THE PROBLEM:
Copy the records starting at the line that contains "How great is" and continuing through the end of the records, requests included, and raise every distance given in the answers by 90.

DATASET EXTRACT:
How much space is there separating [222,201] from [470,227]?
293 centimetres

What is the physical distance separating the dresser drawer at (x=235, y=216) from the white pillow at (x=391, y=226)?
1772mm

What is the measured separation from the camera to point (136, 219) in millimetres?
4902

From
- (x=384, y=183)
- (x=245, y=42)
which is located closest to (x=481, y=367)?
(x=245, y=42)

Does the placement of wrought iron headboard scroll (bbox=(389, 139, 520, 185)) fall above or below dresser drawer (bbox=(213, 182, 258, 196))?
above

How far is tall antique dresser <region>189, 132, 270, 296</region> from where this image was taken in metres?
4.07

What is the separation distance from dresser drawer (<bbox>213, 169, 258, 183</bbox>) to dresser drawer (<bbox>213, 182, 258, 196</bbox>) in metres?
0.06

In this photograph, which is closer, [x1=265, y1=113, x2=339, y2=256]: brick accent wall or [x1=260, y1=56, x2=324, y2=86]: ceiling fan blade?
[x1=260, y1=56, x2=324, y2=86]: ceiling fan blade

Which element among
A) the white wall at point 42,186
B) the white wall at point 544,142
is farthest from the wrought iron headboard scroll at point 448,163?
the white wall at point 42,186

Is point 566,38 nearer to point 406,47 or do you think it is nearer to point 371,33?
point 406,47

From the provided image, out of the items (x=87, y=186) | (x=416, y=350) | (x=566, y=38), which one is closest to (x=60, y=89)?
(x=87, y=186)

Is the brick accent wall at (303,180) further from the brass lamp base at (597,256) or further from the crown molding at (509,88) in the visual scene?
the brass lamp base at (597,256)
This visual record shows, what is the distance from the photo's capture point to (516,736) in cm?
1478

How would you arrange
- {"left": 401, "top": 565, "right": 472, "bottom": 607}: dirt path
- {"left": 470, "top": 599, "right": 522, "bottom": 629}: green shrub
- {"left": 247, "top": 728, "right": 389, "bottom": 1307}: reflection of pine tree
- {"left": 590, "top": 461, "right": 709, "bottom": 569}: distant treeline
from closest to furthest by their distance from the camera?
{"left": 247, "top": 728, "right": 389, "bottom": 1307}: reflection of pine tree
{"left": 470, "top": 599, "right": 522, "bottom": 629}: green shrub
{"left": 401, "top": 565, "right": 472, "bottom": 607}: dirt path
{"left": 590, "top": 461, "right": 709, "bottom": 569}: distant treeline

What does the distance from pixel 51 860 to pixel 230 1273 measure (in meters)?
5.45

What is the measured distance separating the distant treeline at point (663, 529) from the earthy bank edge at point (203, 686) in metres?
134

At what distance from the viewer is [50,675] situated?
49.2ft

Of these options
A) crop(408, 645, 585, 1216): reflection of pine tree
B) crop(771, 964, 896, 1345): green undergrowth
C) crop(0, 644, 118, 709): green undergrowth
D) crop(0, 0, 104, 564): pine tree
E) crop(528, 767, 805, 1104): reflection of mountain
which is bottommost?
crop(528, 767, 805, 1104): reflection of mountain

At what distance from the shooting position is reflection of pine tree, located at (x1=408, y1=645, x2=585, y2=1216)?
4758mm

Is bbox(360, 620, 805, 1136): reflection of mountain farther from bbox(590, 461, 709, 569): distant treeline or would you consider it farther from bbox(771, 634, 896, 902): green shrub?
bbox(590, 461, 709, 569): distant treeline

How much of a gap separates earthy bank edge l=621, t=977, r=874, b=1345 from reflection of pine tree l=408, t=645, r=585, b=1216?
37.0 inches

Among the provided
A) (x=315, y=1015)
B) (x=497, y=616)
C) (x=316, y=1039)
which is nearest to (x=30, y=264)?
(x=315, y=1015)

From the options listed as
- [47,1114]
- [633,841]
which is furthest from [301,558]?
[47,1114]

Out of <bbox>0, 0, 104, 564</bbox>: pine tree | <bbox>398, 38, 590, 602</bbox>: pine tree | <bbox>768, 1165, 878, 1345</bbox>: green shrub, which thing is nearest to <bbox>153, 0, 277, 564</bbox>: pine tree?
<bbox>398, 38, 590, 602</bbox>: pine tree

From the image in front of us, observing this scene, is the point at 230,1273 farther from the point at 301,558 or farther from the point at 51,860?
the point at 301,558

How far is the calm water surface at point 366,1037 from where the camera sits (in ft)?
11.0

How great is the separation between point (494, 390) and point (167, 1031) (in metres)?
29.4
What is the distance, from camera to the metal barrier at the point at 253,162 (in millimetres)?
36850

ANSWER TO THIS PROBLEM:
How great is the separation between point (494, 390) and point (167, 1031) (in metres)?
119.4
What is the distance, from camera to the metal barrier at the point at 253,162 (in millimetres)?
36940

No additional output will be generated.